[How to complete this task]: For this exercise, reproduce only the lines from the one holding "United States, site archbold_FL-06." through the final line of the data below, exactly, and omit pictures.

Source records:

- - - - -

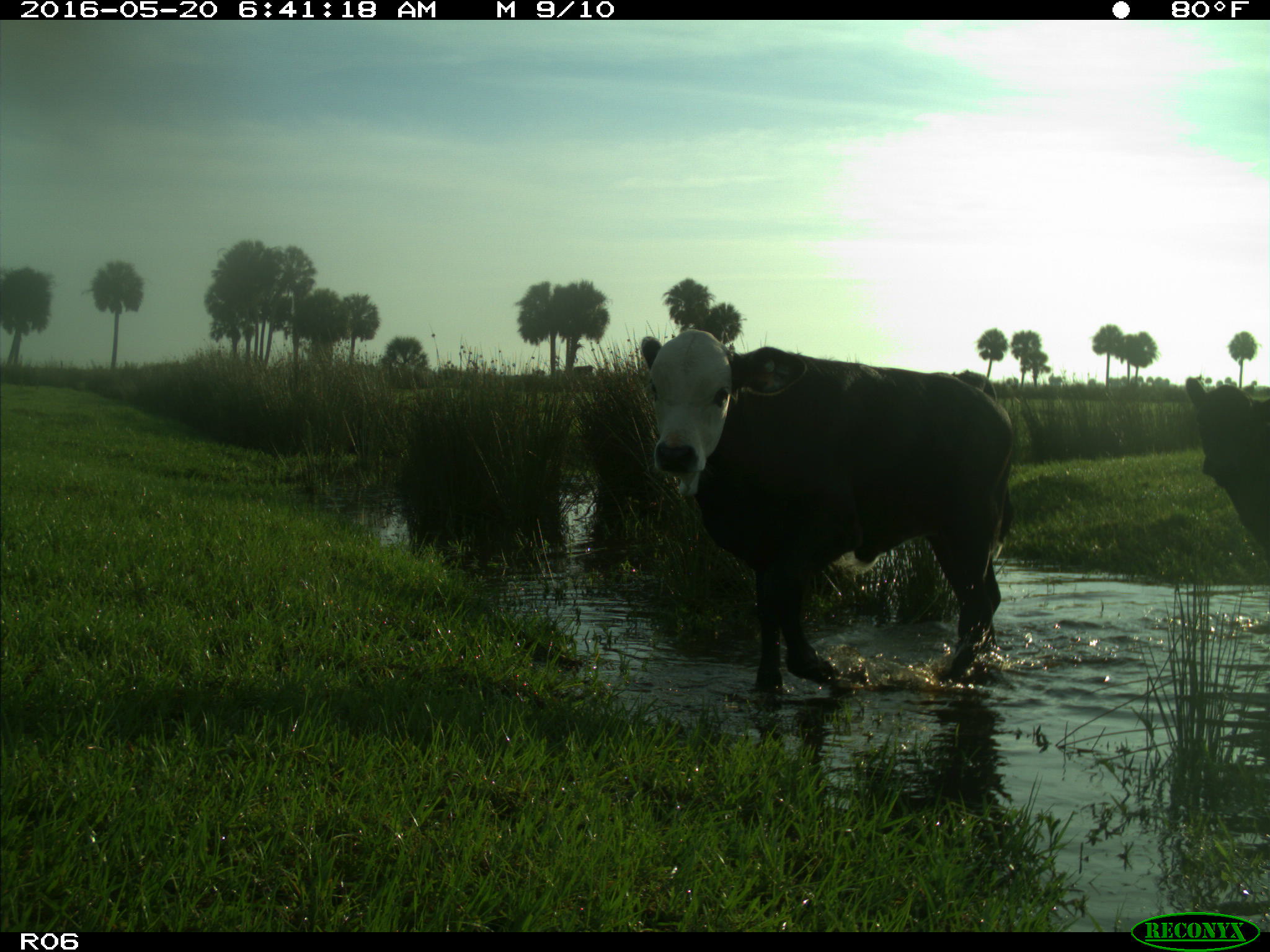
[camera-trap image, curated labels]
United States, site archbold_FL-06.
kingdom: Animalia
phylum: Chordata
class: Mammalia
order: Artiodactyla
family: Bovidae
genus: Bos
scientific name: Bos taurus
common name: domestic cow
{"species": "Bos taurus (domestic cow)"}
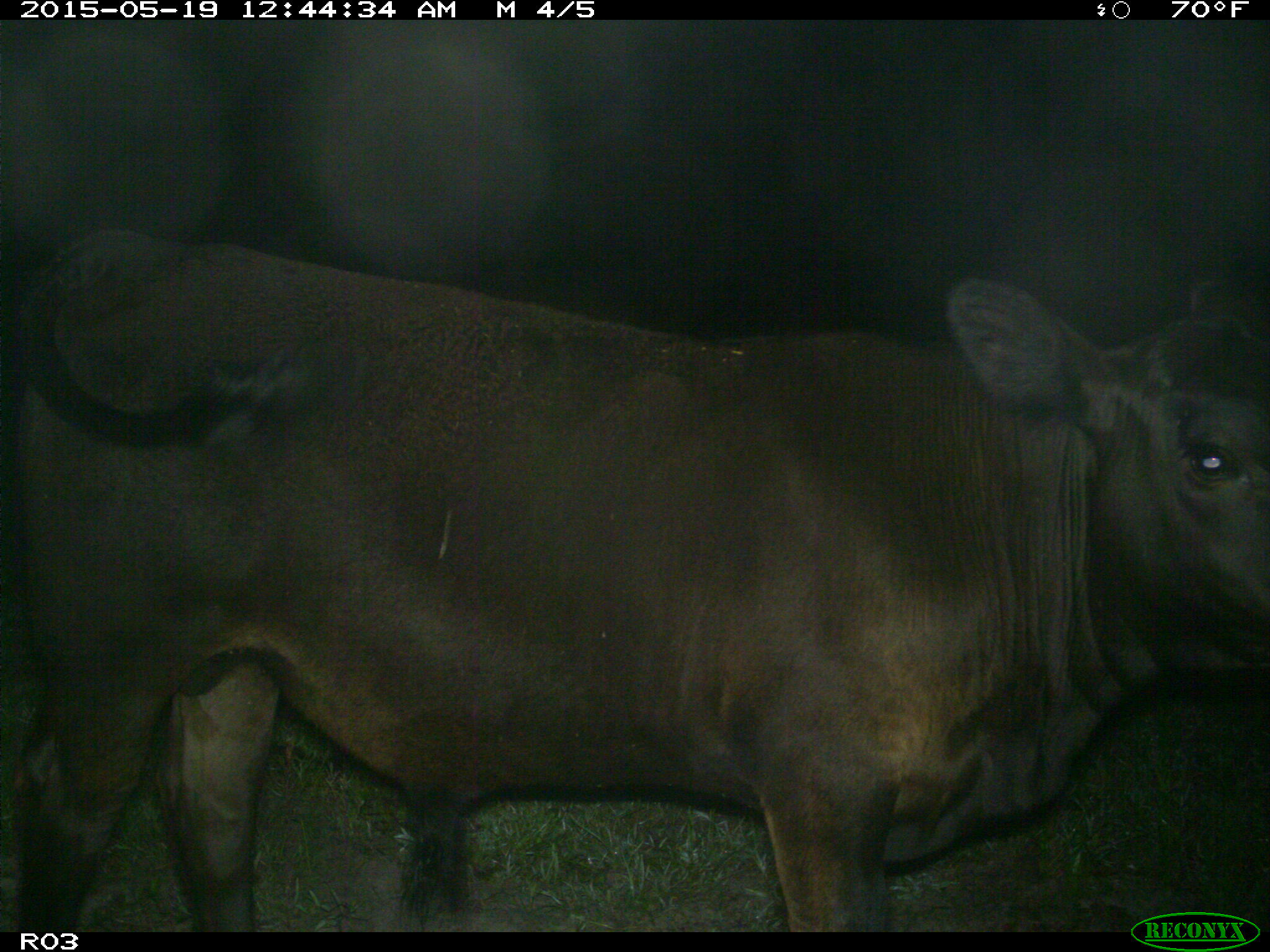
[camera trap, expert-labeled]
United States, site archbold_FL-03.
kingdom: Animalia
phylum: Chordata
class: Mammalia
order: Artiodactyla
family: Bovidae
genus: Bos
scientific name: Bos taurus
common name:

- - - - -

[Solution to this exercise]:
United States, site archbold_FL-06.
kingdom: Animalia
phylum: Chordata
class: Mammalia
order: Artiodactyla
family: Bovidae
genus: Bos
scientific name: Bos taurus
common name: domestic cow
{"species": "Bos taurus (domestic cow)"}
[camera trap, expert-labeled]
United States, site archbold_FL-03.
kingdom: Animalia
phylum: Chordata
class: Mammalia
order: Artiodactyla
family: Bovidae
genus: Bos
scientific name: Bos taurus
common name:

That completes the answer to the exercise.